Song
- Published: 1955
- Composer: Jerry Livingston
- Lyricist: Sammy Gallop

= Wake the Town and Tell the People =

"Wake the Town and Tell the People" is a popular song with music by Jerry Livingston and lyrics by Sammy Gallop, published in 1955. This song is a wedding day number complete with the chorus imitating the sound of wedding bells, as well as the sounds of the real chimes.

The biggest-selling recordings were made by Les Baxter and Mindy Carson, both released in 1955.

==Recorded versions==
- Les Baxter (released by Capitol Records in the United States as catalog number 3120 and in Australia as catalog number CP-422, both with the flip side "I'll Never Stop Loving You").
- Rose Brennan (released 1955 by His Master's Voice as catalog numbers POP-112 (78 rpm) and 7M328 (45 rpm), both with the flip side "Ten Little Kisses").
- Pablo Beltrán Ruiz (released by RCA Victor Records as catalog number 20-6341, with the flip side "Love Is a Many-Splendored Thing").
- Jimmy Carroll's Orchestra with the Bell Ringers (released by Bell Records as catalog number 1105, with the flip side "The Yellow Rose of Texas").

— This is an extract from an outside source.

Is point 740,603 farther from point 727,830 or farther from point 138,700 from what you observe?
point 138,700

- Mindy Carson (released by Columbia Records as catalog number 40537, with the flip side "Hold Me Tight"; re-recorded and released in 1960 by Joy Records (New York) as catalog number 236, with the flip side "When I Fall in Love").

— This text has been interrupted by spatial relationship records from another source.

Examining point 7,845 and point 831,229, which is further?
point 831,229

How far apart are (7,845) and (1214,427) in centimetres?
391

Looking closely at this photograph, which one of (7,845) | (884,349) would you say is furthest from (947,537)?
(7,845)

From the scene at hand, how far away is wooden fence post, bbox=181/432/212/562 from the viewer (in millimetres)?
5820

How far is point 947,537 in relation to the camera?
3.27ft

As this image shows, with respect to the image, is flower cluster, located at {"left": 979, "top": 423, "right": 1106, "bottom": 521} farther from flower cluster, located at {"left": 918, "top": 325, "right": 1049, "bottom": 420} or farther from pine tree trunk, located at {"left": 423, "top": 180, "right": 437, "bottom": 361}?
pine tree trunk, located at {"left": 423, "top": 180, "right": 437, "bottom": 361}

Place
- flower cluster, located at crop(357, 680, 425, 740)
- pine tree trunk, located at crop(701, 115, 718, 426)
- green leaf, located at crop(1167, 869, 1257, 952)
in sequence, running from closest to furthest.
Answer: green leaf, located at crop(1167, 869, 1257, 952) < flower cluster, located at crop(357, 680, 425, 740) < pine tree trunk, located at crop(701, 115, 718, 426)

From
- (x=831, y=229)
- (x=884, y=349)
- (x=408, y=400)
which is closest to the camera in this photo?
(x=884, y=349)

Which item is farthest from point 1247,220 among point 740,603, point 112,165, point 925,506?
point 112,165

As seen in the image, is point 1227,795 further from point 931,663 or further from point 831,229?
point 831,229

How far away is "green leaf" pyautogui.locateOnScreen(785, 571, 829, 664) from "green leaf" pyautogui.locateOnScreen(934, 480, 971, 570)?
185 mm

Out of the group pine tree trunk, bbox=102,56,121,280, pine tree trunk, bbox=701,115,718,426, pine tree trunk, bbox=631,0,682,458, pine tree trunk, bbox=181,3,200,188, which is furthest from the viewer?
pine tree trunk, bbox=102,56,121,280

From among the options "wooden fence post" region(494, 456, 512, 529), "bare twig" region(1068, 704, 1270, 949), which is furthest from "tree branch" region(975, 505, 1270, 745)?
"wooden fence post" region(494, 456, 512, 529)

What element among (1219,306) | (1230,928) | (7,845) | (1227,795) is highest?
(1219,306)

- Bing Crosby recorded the song in 1955 for use on his radio show and it was subsequently included in the box set The Bing Crosby CBS Radio Recordings (1954-56) issued by Mosaic Records (catalog MD7-245) in 2009.
- Bethe Douglas (released September 1955 by Pye Records as catalog number N15007, with the flip side "How to Be Very, Very Popular").

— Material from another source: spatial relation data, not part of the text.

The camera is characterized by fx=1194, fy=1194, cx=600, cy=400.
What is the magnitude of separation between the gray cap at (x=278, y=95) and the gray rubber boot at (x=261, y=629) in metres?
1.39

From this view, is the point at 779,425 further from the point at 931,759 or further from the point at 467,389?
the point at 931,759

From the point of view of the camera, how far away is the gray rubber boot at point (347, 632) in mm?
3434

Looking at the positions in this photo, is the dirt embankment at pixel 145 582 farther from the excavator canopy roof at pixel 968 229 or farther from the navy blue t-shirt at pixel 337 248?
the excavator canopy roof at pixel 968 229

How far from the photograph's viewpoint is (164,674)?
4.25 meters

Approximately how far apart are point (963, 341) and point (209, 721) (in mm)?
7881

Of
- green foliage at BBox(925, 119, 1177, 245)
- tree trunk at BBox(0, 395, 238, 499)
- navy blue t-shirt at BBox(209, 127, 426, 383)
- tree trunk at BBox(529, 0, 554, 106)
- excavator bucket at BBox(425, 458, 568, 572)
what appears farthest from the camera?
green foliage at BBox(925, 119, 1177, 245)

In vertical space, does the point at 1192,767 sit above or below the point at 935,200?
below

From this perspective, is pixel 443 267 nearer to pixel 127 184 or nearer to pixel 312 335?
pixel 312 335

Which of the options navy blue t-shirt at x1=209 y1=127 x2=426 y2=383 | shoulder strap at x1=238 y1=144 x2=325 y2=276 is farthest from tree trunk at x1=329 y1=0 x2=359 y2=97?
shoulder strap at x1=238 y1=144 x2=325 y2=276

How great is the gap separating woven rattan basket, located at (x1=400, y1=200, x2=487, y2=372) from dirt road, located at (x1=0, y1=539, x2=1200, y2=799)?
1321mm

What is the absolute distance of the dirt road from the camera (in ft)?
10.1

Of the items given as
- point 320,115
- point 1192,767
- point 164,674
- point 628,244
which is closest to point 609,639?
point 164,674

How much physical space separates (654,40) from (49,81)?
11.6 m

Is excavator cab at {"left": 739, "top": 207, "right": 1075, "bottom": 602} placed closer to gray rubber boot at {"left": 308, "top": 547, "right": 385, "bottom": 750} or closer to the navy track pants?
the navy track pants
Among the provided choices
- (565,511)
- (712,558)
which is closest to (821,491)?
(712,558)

- Four-in-a-Chord (released November 1955 by Embassy Records as catalog number WB158, with the flip side "Twenty Tiny Fingers").
- Joe Loss Orchestra (released 1955 by His Master's Voice as catalog numbers POP-118 (78 rpm) and 7M330 (45 rpm), both with the flip side "Button Up Your Overcoat").
- Lorrae Desmond released September 1955 by Decca Records in the United Kingdom as catalog number F 10612 with the flip side "You Should Know"
- Dinah Washington (released by Mercury Records in the United States as catalog number 71876 and in Australia as catalog number 45434, both with the flip side "September in the Rain").
- Lawrence Welk (released 1955 in the United States by Coral Records as catalog number 61477 and in the United Kingdom by Vogue-Coral Records as catalog number 72102, both with the flip side "I Hear Those Bells").
- Erni Bieler had a German hit at #11 with the rendering "Lass die Welt darüber reden" in 1956: this version has also been recorded by Liane Augustin and Lolita.
- Ivo Robić recorded the song for inclusion on a 1957 four track EP single.